BEGIN TEXT UNDER STUDY
Hi All, my name is Jo and I'm sat downstairs at my parents-in-law in the small hours with my 2 precious sleeping daughters upstairs next to my husband of 3 months... and I've just done what everyone says not to, and googled, and had the most dreadful realisation that what matches my symptoms and what my consultant explained is a concern on Tuesday evening, is likely to be the case. I have an almost-totally blocked ascending colon as confirmed by MRI and CT, and which no one expected to see. Colonoscopy on Monday to take biopsies but I've just realised if this is bowel cancer it is most likely very advanced. I haven't been aware of any symptoms until 3 days after our wedding but put it down to stress and change of diet on honeymoon. Having been hospitalised for an intestinal blockage a few weeks later which cleared itself and then having abdo X-ray and u/sound I understood all of the nasties had been ruled out. My heart is racing and I feel so very sad scared and alone. There's no one I would want to talk to that wouldn't be distressed to hear this. I'm so scared because bowel cancer was something I hadn't considered until now and having not been able to find anything that matched my symptoms and now learning about this, it makes sense and fits. I want it so badly not to be true for my little girls more than anything. My consultant has already said they need to operate soon but wants diagnosis first so it's moving "fast" now... altho this is the most excruciating feeling!
Sorry for emotional dump, I just came across the site and wondered if anyone has any advice for just getting through the next day's and how to cope with my feelings, family and sanity...
Wishing love and comfort to all those going through their own difficult journeys.
END TEXT UNDER STUDY
• **TASK LIST**
**1.** Summarize the forum post in two sentences.
**2.** Copy out the stretch of the forum post from "Sorry for emotional" through "own difficult journeys.".
BEGIN MATERIAL SUPPLIED
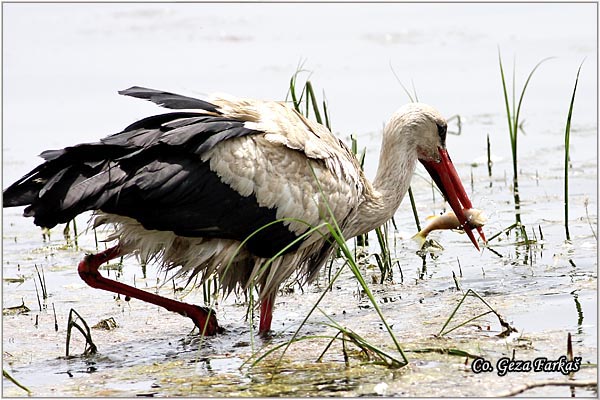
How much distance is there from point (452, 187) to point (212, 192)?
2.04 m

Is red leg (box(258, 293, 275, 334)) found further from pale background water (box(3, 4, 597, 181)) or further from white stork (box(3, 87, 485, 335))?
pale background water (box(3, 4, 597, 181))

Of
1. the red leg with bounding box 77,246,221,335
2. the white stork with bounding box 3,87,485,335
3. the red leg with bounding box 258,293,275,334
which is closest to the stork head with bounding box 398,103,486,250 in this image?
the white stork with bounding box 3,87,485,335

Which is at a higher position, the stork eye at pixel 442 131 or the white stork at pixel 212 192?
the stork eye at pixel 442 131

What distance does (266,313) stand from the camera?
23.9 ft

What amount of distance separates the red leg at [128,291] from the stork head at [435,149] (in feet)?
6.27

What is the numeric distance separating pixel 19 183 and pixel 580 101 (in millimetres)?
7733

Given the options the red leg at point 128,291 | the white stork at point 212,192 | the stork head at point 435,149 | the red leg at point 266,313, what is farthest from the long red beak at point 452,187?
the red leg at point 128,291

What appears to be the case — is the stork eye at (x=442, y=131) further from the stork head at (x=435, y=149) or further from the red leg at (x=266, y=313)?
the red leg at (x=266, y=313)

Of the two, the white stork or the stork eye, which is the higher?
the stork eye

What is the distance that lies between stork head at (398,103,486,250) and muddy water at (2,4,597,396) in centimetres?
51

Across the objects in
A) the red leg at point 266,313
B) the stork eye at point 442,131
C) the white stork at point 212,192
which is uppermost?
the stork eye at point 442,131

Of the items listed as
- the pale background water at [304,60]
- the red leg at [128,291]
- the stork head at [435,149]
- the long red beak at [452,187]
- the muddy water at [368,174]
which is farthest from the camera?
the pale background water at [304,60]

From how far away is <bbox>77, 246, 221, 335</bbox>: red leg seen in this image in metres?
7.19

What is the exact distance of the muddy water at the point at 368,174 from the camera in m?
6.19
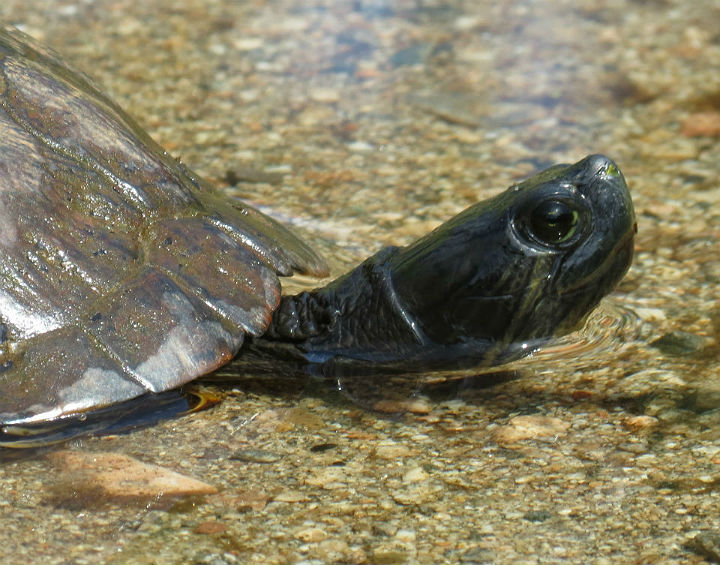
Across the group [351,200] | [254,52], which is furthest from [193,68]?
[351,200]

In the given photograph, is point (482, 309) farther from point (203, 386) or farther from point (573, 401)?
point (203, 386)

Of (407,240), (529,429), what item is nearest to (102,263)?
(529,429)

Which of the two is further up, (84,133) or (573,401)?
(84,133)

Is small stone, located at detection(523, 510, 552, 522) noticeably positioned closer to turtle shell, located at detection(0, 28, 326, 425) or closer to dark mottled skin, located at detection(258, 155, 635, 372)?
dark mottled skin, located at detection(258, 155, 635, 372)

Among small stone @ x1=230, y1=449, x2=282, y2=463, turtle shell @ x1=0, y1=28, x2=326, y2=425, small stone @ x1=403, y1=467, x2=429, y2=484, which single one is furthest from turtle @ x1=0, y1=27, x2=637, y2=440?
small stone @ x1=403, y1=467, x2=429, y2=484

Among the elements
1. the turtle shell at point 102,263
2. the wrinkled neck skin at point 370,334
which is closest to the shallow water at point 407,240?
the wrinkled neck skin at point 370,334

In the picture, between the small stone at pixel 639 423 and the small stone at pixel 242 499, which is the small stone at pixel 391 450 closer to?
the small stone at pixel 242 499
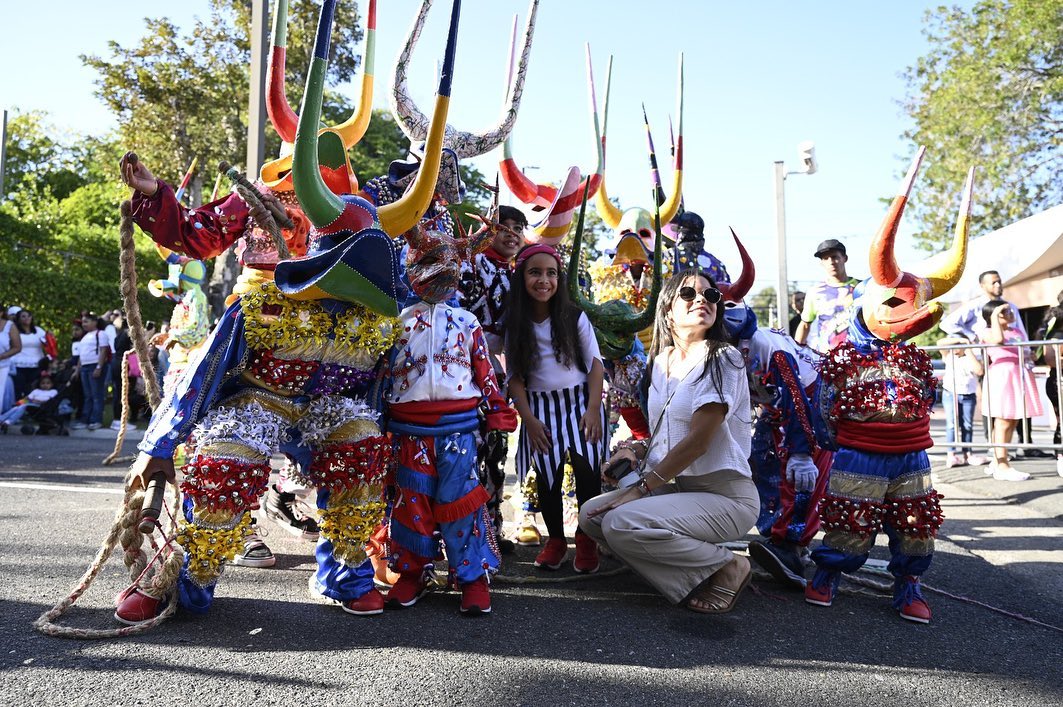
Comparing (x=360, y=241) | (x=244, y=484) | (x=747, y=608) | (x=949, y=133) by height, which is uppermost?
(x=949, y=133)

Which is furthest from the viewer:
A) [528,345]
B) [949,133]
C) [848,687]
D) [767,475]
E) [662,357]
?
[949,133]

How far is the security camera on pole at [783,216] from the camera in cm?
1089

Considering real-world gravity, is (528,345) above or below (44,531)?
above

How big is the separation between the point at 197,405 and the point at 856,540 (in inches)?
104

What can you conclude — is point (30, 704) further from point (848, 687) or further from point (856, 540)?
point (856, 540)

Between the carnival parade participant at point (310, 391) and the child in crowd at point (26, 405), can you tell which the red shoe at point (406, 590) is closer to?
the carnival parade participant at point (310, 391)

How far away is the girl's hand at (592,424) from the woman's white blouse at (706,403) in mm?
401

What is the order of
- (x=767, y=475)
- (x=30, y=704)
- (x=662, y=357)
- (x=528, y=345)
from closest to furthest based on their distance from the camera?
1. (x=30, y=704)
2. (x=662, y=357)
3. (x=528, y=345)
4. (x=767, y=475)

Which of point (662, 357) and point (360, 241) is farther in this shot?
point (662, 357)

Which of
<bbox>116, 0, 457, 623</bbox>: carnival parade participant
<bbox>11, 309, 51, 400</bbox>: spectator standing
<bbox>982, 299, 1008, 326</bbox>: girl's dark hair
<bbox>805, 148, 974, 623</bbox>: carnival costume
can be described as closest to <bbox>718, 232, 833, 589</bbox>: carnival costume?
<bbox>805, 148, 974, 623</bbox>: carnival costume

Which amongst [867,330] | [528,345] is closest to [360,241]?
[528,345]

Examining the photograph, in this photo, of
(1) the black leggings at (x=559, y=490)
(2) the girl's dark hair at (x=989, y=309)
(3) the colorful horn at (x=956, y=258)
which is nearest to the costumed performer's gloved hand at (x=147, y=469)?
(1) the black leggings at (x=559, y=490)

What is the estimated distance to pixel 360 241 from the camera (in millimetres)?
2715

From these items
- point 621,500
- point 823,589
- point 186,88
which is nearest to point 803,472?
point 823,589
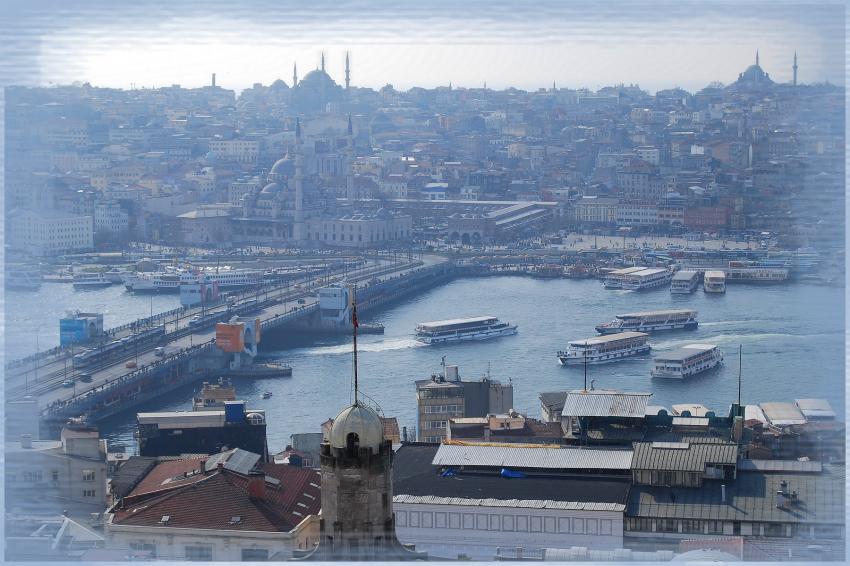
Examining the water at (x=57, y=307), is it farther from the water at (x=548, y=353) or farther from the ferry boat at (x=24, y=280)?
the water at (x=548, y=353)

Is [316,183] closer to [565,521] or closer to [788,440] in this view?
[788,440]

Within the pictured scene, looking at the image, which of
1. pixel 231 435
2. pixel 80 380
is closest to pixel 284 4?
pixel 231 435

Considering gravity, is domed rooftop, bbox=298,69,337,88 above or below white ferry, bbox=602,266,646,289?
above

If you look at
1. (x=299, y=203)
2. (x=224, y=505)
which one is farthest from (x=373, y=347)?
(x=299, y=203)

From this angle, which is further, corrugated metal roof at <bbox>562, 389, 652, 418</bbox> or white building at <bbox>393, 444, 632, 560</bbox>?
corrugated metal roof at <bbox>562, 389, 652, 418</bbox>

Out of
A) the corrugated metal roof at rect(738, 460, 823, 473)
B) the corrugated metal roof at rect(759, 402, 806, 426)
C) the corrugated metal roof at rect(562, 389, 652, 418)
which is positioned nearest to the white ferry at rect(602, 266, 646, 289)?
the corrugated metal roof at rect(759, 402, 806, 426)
END MATERIAL SUPPLIED
• **ANSWERS TO THE PROBLEMS**
**1.** Jo writes in the small hours after MRI and CT confirmed an almost-totally blocked ascending colon, and after searching online now fears it may be bowel cancer, most likely very advanced, with a colonoscopy to take biopsies set for Monday. Feeling sad, scared and alone, Jo asks for advice on getting through the next days and coping with feelings, family and sanity.

**2.**
Sorry for emotional dump, I just came across the site and wondered if anyone has any advice for just getting through the next day's and how to cope with my feelings, family and sanity...
Wishing love and comfort to all those going through their own difficult journeys.